**Estratto:**
┌────────

Una scena orribile, dicevo, con la quale contrastava la nobile serenità dei torturati. Non un grido, non un lamento. Una fierezza diffusa sui volti di tutti. […]».


Veduta di Rovegro



[CdR, Archivio digitale, Fondo Ballinari]

 

La mattina di martedì 20 giugno il gruppo di prigionieri detenuti a Malesco viene trasferito.

«Ci fecero firmare una dichiarazione in lingua tedesca»  racconta Suzzi. «Noi ne ignoravamo il contenuto. Poi subito la partenza. Fummo fatti salire e rinchiusi in un grande camion, interamente ricoperto da grossi teloni […].

La debolezza aveva attutito la nostra sensibilità, perciò non sentivamo più la fame. La sete invece continuava a roderci. Ammassati nel camion, che l’autista conduceva senza riguardo, ci sentivamo barullati come bestie condotte al macello.

Verso mezzogiorno giungemmo a Intra. Ci condussero proprio nel centro, davanti alla grande villa Caramora. Sul posto era pronto il plotone di esecuzione. Sembrava non volessero perder tempo. Ci fecero allineare sul lungolago del parco Cavallotti, con le spalle rivolte alle armi automatiche. Era incredibile come tutto fosse calmo. Le armi furono puntate, scattarono le sicure Considerai iniziata l’esecuzione. Ma improvvisamente un tedesco urlò dalla villa Caramora e ne discese le scale. Scambiò alcune parole con l’ufficiale che comandava il plotone. Le armi furono abbassate e rinacque in noi la speranza […]».

└────────

**Materiale fornito:**
┌────────

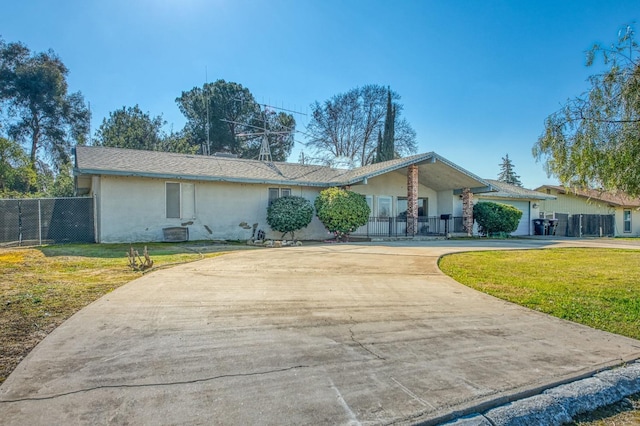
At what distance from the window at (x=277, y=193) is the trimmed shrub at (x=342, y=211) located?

└────────

**Obiettivo:**
Nell'estratto, in quale città arrivò verso mezzogiorno il camion con i prigionieri partiti da Malesco? Il materiale non serve per questo compito.

**Risposta:**
A Intra.